How far can stack [LIFO] solve do automatic garbage collection and prevent memory leak ?

John Bokma john at castleamber.com
Tue Aug 24 17:50:23 EDT 2010


David Kastrup <dak at gnu.org> writes:

> John Bokma <john at castleamber.com> writes:
>
>> On the other hand: some people I knew during my studies had no problem
>> at all with introducing countless memory leaks in small programs (and
>> turning off compiler warnings, because it gave so much noise...)
>
> [...]
>
>> As for electrical engineering: done that (BSc) and one of my class
>> mates managed to connect a transformer the wrong way
>> around.... twice. Yet he had the highest mark in our class.
>
> Anybody worth his salt in his profession has a trail of broken things in
> his history.

Sure. The long version is: he blew up his work when he connected the
transformer wrong. He borrowed someone else's board and blew that one up
as well.

> The faster it thinned out, the better he learned.

He he he, his internships went along similar lines. Maybe he loved to
blow up things.

————

What is required: In the mailing-list post about a classmate and a transformer, what did the classmate do after blowing up his own work?

————

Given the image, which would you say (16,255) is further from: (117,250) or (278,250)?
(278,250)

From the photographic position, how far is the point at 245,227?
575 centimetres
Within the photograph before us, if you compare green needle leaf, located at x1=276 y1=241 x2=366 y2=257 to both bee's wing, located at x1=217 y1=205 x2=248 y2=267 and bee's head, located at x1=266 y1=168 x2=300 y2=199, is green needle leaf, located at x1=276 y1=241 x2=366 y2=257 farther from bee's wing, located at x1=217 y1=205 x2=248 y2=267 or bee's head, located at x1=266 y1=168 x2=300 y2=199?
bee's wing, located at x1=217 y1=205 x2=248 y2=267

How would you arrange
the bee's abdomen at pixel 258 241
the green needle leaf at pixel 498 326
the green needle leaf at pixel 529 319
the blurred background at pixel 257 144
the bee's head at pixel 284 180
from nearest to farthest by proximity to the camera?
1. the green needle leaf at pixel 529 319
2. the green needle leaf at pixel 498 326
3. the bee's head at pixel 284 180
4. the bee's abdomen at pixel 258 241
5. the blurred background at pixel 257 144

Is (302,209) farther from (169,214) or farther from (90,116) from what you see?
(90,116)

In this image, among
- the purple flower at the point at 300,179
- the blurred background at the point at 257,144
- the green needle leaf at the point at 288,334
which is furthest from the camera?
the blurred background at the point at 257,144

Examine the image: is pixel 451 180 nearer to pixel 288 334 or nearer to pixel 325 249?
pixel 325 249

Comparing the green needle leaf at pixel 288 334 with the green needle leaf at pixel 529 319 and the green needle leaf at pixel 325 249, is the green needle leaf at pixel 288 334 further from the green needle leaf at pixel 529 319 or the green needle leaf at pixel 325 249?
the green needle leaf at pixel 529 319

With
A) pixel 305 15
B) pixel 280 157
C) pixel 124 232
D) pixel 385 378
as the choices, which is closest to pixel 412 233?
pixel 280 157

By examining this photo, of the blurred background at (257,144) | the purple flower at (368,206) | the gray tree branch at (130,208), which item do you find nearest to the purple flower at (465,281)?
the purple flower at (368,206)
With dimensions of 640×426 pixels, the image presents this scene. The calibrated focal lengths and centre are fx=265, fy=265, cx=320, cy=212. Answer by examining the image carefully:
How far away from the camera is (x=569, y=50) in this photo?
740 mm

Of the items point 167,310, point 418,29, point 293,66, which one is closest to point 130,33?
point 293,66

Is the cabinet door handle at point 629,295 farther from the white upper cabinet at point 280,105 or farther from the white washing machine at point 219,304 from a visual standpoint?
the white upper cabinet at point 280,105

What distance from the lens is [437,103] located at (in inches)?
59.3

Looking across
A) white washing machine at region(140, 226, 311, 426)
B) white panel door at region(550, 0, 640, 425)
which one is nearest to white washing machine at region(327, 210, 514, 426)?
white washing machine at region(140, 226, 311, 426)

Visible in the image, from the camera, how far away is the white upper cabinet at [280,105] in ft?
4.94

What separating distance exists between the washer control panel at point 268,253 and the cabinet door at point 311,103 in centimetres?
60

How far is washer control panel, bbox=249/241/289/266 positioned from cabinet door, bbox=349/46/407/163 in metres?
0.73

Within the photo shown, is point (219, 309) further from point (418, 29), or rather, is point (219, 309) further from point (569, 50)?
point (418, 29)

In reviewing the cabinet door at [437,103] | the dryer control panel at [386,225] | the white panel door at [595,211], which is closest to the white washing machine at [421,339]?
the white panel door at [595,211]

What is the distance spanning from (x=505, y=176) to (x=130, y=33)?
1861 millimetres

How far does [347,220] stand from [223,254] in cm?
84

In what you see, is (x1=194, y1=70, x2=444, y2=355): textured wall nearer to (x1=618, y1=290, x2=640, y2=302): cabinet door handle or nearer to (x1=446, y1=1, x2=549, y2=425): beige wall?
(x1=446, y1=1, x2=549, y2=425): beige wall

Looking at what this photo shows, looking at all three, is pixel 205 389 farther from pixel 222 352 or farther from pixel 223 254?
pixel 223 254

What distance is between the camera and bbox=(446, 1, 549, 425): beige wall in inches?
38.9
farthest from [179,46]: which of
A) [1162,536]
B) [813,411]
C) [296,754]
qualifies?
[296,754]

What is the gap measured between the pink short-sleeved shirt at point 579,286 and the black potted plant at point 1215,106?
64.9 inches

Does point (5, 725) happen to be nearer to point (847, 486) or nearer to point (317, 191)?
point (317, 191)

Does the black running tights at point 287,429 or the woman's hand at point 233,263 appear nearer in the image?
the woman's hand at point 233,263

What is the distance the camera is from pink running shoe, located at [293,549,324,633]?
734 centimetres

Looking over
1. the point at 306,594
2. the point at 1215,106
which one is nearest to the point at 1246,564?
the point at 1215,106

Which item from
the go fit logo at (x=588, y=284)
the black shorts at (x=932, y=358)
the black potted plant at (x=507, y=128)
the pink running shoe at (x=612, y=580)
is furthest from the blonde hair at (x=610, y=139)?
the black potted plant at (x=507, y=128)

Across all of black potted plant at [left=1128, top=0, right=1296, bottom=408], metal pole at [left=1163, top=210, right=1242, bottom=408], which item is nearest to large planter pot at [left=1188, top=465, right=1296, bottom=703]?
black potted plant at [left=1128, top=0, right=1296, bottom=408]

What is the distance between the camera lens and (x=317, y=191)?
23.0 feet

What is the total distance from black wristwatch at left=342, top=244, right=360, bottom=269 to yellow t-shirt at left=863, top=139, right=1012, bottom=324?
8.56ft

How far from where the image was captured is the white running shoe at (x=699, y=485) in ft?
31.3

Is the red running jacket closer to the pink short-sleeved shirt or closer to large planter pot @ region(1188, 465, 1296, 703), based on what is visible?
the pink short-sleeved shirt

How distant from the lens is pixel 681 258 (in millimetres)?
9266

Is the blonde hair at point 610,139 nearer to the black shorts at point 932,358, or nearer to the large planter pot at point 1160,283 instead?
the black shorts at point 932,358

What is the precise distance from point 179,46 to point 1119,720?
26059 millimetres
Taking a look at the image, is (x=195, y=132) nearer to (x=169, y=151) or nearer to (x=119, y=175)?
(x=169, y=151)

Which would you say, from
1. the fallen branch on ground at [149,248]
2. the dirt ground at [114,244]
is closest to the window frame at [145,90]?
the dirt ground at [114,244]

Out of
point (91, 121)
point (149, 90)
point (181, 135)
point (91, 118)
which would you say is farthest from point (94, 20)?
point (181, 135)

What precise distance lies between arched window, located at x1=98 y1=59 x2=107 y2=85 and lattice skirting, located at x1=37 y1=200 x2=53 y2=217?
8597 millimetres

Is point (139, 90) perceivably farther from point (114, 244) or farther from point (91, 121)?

————

Exercise output: He borrowed someone else's board and blew that one up as well.